A new age-related model for blood stroke volume.

Background: A new computer model for systolic pulse waves within the cardiovascular system is presented. The emphasis was made on blood stroke volume (BS). The new waveform for pulse wave demands the re-computing of the BS. The authors showed the applicability of suggested model for arterial aging problem.

Methods: Suggested model is based on the well-known Korteweg-de Vries (KdV) equation. Instead of the common accepted solitary wave, the periodical cnoidal wave is used. Both waves are exact solutions of the KdV equation. The cnoidal waves are described by the Jacobi elliptic functions. Depending on a specific parameter called the elliptic module, m (0≤m≤1), these functions can be either harmonic or hyperbolic type.

Results: The explicit expression for the dimensionless BS was obtained. The dimensionless BS depends, as was found, on the elliptic module only. Dimensional analysis demonstrates the dimensionless BS has limited range of variation.
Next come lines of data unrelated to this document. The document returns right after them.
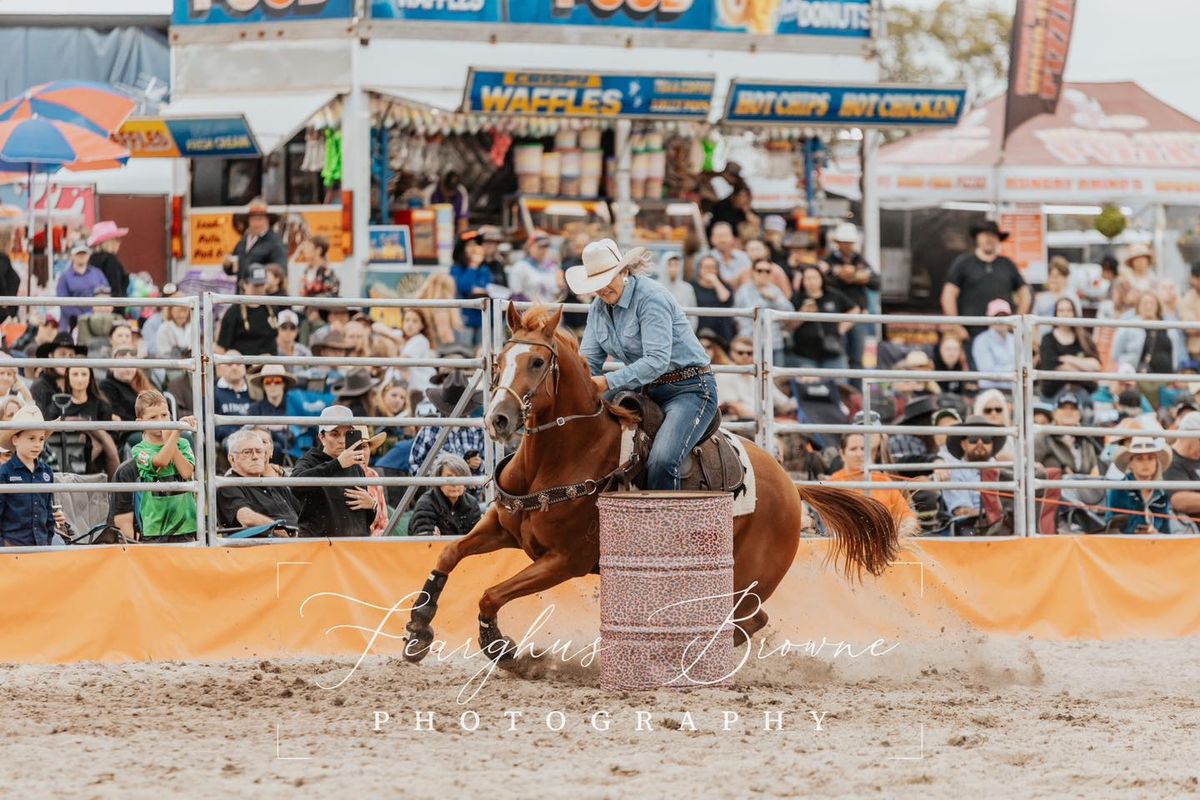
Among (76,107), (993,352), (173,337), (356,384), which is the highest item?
(76,107)

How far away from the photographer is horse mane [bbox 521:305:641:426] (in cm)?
777

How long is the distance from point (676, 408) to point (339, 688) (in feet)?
6.60

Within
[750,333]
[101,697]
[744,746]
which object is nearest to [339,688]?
[101,697]

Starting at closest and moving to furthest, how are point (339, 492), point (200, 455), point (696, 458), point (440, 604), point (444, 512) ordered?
point (696, 458)
point (200, 455)
point (440, 604)
point (339, 492)
point (444, 512)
This allows the direct estimation of elliptic module that turns out to be close but not exact equal to one. It is shown, that correct calculations of BS can not be done at m=1 (corresponds to simpler soliton model), and the periodicity of pulse waves has to be taken into consideration.

Conclusions: Only the cnoidal model with the limited wavelength provides the correct computing of the BS. The natural bounds of dimensionless BS were found for the first time.